◆ Description of the task: Transcribe every line of the entries exactly.

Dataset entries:
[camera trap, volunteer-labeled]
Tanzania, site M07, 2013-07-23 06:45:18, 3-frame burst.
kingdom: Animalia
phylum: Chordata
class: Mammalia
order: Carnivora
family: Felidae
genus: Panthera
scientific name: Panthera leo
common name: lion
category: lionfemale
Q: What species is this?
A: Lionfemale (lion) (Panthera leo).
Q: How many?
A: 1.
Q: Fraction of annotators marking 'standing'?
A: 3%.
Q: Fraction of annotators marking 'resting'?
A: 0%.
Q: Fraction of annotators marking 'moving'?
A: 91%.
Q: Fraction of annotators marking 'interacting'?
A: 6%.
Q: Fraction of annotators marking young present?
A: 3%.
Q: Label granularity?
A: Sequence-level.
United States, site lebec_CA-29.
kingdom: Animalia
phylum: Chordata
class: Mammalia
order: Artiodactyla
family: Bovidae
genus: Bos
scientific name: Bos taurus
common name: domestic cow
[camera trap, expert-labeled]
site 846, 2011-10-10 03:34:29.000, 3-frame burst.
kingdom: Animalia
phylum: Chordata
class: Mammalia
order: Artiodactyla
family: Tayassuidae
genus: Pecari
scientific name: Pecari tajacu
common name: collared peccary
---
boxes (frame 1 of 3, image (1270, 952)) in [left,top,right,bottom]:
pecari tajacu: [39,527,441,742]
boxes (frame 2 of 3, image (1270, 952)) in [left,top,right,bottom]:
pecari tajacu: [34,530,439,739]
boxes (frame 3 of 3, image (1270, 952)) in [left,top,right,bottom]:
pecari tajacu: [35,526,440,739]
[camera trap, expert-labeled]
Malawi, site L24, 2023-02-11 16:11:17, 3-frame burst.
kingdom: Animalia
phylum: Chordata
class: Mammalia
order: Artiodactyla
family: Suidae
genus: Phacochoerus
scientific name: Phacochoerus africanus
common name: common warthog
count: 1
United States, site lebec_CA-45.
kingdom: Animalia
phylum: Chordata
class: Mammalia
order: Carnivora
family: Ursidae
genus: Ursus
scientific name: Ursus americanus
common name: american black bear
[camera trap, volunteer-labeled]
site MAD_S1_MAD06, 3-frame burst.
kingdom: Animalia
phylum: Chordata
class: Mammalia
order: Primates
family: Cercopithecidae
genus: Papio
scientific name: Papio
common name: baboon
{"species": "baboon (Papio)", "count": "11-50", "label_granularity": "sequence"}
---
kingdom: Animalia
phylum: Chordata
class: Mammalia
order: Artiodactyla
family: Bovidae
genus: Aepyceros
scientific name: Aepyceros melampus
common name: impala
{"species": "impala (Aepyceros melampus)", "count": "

◆ Result:
[camera trap, volunteer-labeled]
Tanzania, site M07, 2013-07-23 06:45:18, 3-frame burst.
kingdom: Animalia
phylum: Chordata
class: Mammalia
order: Carnivora
family: Felidae
genus: Panthera
scientific name: Panthera leo
common name: lion
category: lionfemale
Q: What species is this?
A: Lionfemale (lion) (Panthera leo).
Q: How many?
A: 1.
Q: Fraction of annotators marking 'standing'?
A: 3%.
Q: Fraction of annotators marking 'resting'?
A: 0%.
Q: Fraction of annotators marking 'moving'?
A: 91%.
Q: Fraction of annotators marking 'interacting'?
A: 6%.
Q: Fraction of annotators marking young present?
A: 3%.
Q: Label granularity?
A: Sequence-level.
United States, site lebec_CA-29.
kingdom: Animalia
phylum: Chordata
class: Mammalia
order: Artiodactyla
family: Bovidae
genus: Bos
scientific name: Bos taurus
common name: domestic cow
[camera trap, expert-labeled]
site 846, 2011-10-10 03:34:29.000, 3-frame burst.
kingdom: Animalia
phylum: Chordata
class: Mammalia
order: Artiodactyla
family: Tayassuidae
genus: Pecari
scientific name: Pecari tajacu
common name: collared peccary
---
boxes (frame 1 of 3, image (1270, 952)) in [left,top,right,bottom]:
pecari tajacu: [39,527,441,742]
boxes (frame 2 of 3, image (1270, 952)) in [left,top,right,bottom]:
pecari tajacu: [34,530,439,739]
boxes (frame 3 of 3, image (1270, 952)) in [left,top,right,bottom]:
pecari tajacu: [35,526,440,739]
[camera trap, expert-labeled]
Malawi, site L24, 2023-02-11 16:11:17, 3-frame burst.
kingdom: Animalia
phylum: Chordata
class: Mammalia
order: Artiodactyla
family: Suidae
genus: Phacochoerus
scientific name: Phacochoerus africanus
common name: common warthog
count: 1
United States, site lebec_CA-45.
kingdom: Animalia
phylum: Chordata
class: Mammalia
order: Carnivora
family: Ursidae
genus: Ursus
scientific name: Ursus americanus
common name: american black bear
[camera trap, volunteer-labeled]
site MAD_S1_MAD06, 3-frame burst.
kingdom: Animalia
phylum: Chordata
class: Mammalia
order: Primates
family: Cercopithecidae
genus: Papio
scientific name: Papio
common name: baboon
{"species": "baboon (Papio)", "count": "11-50", "label_granularity": "sequence"}
---
kingdom: Animalia
phylum: Chordata
class: Mammalia
order: Artiodactyla
family: Bovidae
genus: Aepyceros
scientific name: Aepyceros melampus
common name: impala
{"species": "impala (Aepyceros melampus)", "count": "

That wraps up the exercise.